Этическая сторона театра-студии волнует Станиславского наравне с его творческой жизнью и всегда в неразрывной связи с ней. Он постоянно задает в своих письмах одни и те же неотступно преследующие его вопросы: не разваливается ли творческая дисциплина спектаклей и репетиций? Не распускаются ли артисты? Не заводится ли в студии деление на «белую и черную кость», то есть чванство, зазнайство, гастролерский эгоизм? Не проникает ли в труппу гниль беспочвенных сомнений, отступничества, пошлости и халтуры? «Без дисциплины нет искусства, артиста, театра! Искусство — дисциплина!» — гласит афоризм Станиславского, в котором старые, всем известные слова вдруг загораются пламенным пафосом его творческой души. Постоянное требование, которое он обращает к руководителям и режиссерам Оперного театра, охранять его от превращения в «обычное театральное предприятие» с узаконенным разделением на ранги, с кичливостью одних и пассивностью других членов коллектива, с центробежными эгоистическими устремлениями. Никакая слава не может заслонить от его всепроникающих глаз опасность перерождения артиста, остановившегося в своем развитии, но искренне считающего себя «носителем и хранителем» святых основ искусства. По отношению к таким людям Станиславский беспощаден; это о них в первую очередь гневно пишет он в одном из писем: надо «выметать тот сор, который загрязняет дело!»
Может быть, благодаря особенной любви и увлеченности, которыми насыщено все отношение Станиславского к Оперной студии, с такой удивительной легкостью возникают на страницах его писем и замечательные режиссерские эскизы новых оперных постановок.
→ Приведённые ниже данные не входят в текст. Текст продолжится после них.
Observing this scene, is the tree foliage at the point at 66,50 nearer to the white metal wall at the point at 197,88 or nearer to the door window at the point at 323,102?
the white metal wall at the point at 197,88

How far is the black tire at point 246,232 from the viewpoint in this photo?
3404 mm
Он как будто торопится заразить, воспламенить студию своим бурным натиском на оперные постановочные шаблоны, своим новым видением давно знакомых образов и картин.
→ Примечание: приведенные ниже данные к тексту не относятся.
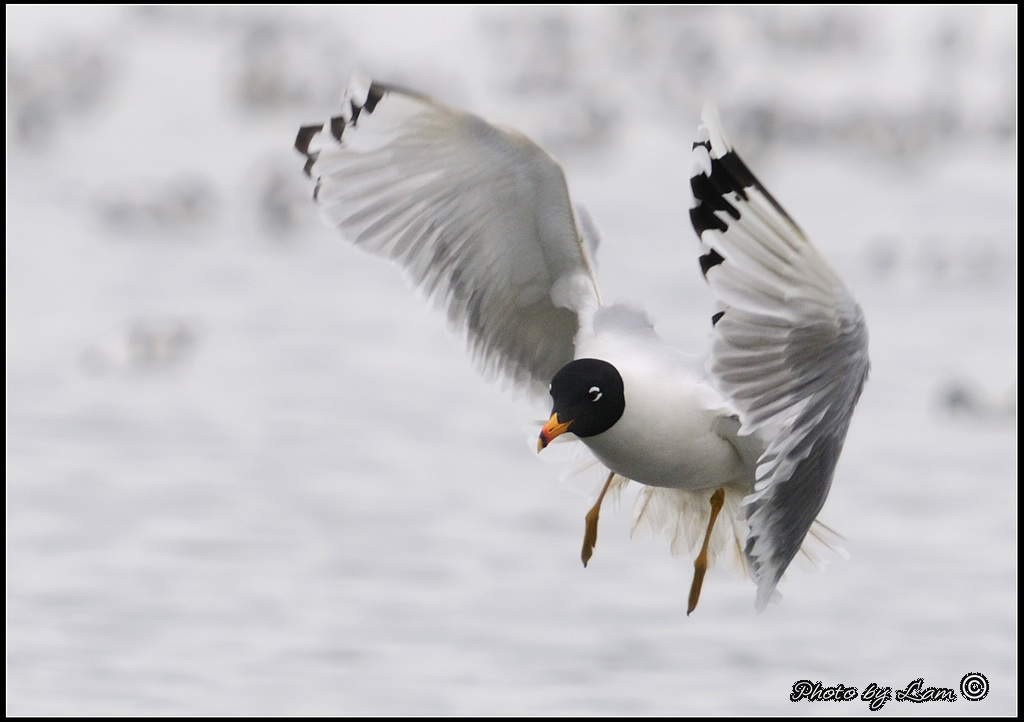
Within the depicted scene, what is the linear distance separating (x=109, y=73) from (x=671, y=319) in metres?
8.52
Вот он пишет, например, режиссерам «Царской невесты» о наиболее выгодных планировках будущего спектакля. Но планировки — только повод для развернутого интереснейшего постановочного замысла, в который выливается его письмо. Свободно фантазируя в предлагаемых обстоятельствах оперы, еще даже плохо помня музыку, Станиславский уже набрасывает целый поток неожиданных мизансцен для буйного пиршества опричников, контрастирующего с трагическим объяснением Любаши и Грязного, подсказывает нежные акварельные краски для образа Марфы, создает напряженную атмосферу надвигающейся катастрофы, рисуя грубое и властное вторжение Ивана Грозного в мир чистых девических грез.